In a perfect world, everything goes according to plan, and the venture ends when its initial goal is achieved: profit. But things go wrong sometimes. There have to be explicit terms on how and when a member can buy out the other or sell their investment if something happens.
Common reasons for a joint venturer taking advantage of the buy/sell agreement are if the other member dies, is underperforming or in breach of contract, or the investment clearly won’t deliver its expected returns.
Handling of Disputes
Sometimes, disputes within a JV agreement don’t necessarily mean it needs to be dissolved, but there should be clear avenues of resolution. Under certain circumstances, partners may agree to solve disputes through mediation or arbitration.
Even though commercial JV partners aren’t technically business partners, meaning they haven’t formed a business entity or partnership from a legal standpoint, they see a lot of each other’s proprietary information that wouldn’t be good if shared.
Both parties should sign a confidentiality agreement to avoid this.
A statement that the JV partners are not in direct business with one another should be in the contract, just so that one party doesn’t take liberties with being associated with the other. Meaning, one JV partner can’t act as a business representative of the other under any circumstances.
Often, GPs and LPs are not in the same state. Consider which state laws and regulations the JV agreement should follow. This issue is also important for tax considerations.
Sometimes throughout a JV partnership, the agreement must be changed or amended. They can make changes if both parties sign off on them.
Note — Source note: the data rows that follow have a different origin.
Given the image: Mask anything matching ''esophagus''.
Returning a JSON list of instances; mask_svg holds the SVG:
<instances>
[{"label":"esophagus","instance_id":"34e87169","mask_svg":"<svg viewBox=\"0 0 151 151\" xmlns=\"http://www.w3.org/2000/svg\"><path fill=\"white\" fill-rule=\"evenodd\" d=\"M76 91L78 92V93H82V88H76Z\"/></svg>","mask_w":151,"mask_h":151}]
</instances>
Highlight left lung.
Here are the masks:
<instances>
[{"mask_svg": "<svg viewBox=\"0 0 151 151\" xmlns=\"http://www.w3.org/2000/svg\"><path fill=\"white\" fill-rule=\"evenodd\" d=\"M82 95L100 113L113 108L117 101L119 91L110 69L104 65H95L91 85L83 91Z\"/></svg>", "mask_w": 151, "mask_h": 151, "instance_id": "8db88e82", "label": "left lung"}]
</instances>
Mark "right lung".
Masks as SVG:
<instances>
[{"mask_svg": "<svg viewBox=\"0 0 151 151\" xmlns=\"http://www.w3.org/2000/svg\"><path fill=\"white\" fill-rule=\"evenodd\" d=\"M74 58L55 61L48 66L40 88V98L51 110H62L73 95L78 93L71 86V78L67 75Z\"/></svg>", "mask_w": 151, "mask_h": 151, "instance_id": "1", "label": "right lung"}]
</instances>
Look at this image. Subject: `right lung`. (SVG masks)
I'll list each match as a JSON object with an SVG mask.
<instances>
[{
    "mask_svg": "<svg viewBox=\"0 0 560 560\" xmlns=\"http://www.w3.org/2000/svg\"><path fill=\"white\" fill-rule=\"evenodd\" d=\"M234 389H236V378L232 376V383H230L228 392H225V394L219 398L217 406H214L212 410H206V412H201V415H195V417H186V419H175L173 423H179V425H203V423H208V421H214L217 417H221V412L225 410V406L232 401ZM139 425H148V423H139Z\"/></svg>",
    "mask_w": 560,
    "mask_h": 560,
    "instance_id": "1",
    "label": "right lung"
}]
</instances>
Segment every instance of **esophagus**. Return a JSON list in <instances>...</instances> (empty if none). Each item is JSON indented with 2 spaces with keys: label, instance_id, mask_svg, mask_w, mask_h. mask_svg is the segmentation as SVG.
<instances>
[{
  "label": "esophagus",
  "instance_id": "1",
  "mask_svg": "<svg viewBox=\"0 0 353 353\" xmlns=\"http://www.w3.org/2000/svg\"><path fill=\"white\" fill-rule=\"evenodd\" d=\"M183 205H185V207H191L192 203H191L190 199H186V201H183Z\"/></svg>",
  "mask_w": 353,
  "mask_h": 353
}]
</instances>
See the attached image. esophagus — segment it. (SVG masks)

Examples of a Joint Venture Agreement in Commercial Real Estate
In terms of commercial real estate, most joint ventures follow the same formula. A developer or a commercial real estate company is looking to move on from managing small projects and wants to graduate to properties worth hundreds of millions of dollars. Typically, joint ventures are formed for properties starting at around $5M and go up from there.
Since they have a good track record, they seek out a JV partner to dramatically increase their equity. JV agreements are seen in association with single-family housing developments, office buildings, and large-scale retail or event spaces. However, these are only a few examples and can exist in virtually any commercial real estate scenario.